Expectations: A Slam Poem of Realization


Expectations will be the death of me.
From the first day we walked in through our elementary school doors, the rules were drilled into our heads.
We were introduced to these flat, colored popsicle sticks -- a display of our “misbehavior” each time they were flipped red.
The fear of disappointing my parents always made me behave,
Although, a fragment of me, always felt a kind of crave.
The crave to jump out of this box of already set expectations and create my own variations.
I always gave everything my best shot,
so my parents’ hard work wouldn’t be for naught.

My stress is a hurricane.
These expectations wrap me up in chains.
They tighten until I struggle to breathe, and my own goals are forced to lie beneath.
Expectations to be obedient and to always get an A.
If ‘B’ was “passing by the hair” -- a ‘C’ I could not bear.

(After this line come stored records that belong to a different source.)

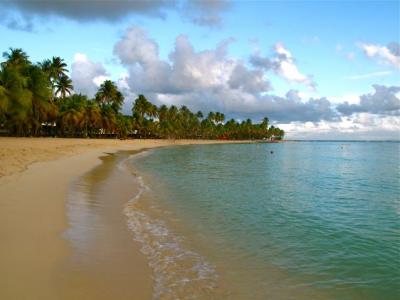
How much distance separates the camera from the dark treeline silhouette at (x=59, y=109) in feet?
188

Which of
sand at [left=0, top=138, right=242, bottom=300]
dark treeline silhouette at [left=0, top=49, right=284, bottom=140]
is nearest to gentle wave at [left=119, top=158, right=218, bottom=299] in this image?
sand at [left=0, top=138, right=242, bottom=300]

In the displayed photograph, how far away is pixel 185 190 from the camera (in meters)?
19.4

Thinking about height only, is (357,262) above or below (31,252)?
below

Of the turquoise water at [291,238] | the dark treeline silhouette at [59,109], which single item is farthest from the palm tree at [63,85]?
the turquoise water at [291,238]

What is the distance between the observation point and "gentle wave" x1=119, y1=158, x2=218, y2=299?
6434 millimetres

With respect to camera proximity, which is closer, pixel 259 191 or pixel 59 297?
pixel 59 297

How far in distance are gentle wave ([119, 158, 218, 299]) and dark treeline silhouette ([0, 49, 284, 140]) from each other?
49690mm

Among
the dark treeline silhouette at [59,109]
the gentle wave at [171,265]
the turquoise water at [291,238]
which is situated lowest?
the turquoise water at [291,238]

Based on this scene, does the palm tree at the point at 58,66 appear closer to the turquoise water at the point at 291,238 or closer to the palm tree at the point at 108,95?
the palm tree at the point at 108,95

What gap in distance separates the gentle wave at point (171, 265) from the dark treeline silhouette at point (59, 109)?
49.7 m

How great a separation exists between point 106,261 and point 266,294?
324 cm

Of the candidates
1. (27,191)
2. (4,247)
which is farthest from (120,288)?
(27,191)

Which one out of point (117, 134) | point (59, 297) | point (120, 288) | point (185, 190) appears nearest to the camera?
point (59, 297)

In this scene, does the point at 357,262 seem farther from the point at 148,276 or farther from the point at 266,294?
the point at 148,276
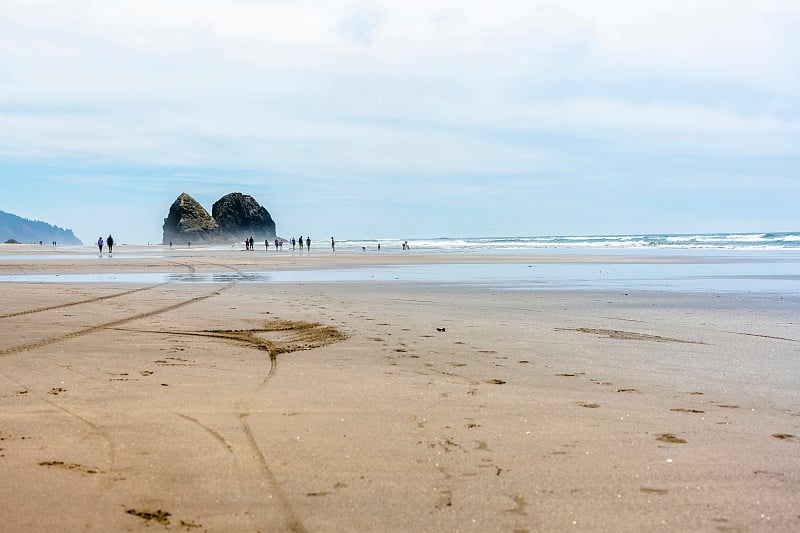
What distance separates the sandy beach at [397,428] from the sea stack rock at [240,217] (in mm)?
143207

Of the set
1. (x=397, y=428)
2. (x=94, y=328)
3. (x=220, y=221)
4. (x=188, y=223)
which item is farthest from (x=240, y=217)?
(x=397, y=428)

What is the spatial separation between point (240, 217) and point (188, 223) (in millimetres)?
12441

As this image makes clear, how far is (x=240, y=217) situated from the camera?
152125 mm

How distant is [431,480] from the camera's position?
13.3 ft

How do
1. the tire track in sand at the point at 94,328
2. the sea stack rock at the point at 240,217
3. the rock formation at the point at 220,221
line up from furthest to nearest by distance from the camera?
the sea stack rock at the point at 240,217, the rock formation at the point at 220,221, the tire track in sand at the point at 94,328

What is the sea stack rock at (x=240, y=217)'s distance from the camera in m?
151

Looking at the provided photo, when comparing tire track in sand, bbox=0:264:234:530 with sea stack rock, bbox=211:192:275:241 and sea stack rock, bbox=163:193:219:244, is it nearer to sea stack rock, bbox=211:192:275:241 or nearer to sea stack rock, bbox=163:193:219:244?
sea stack rock, bbox=163:193:219:244

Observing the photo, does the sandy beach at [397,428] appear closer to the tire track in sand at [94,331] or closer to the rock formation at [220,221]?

Expectations to be pleasant to be around.
Expectations to not be a letdown.
My anxiety thunders like a hive of bees.
Because of these expectations, I am brought to my knees.
I become claustrophobic as walls hold hands in formation,
A type of fortification.
I don’t want this to be about perseverance,
Because eventually these expectations are interferences.
Interferences to my self-love because there’s always a push to the shove.
With a wealthy to withered whisper of self-worth.
I cry: These expectations will be the death of me.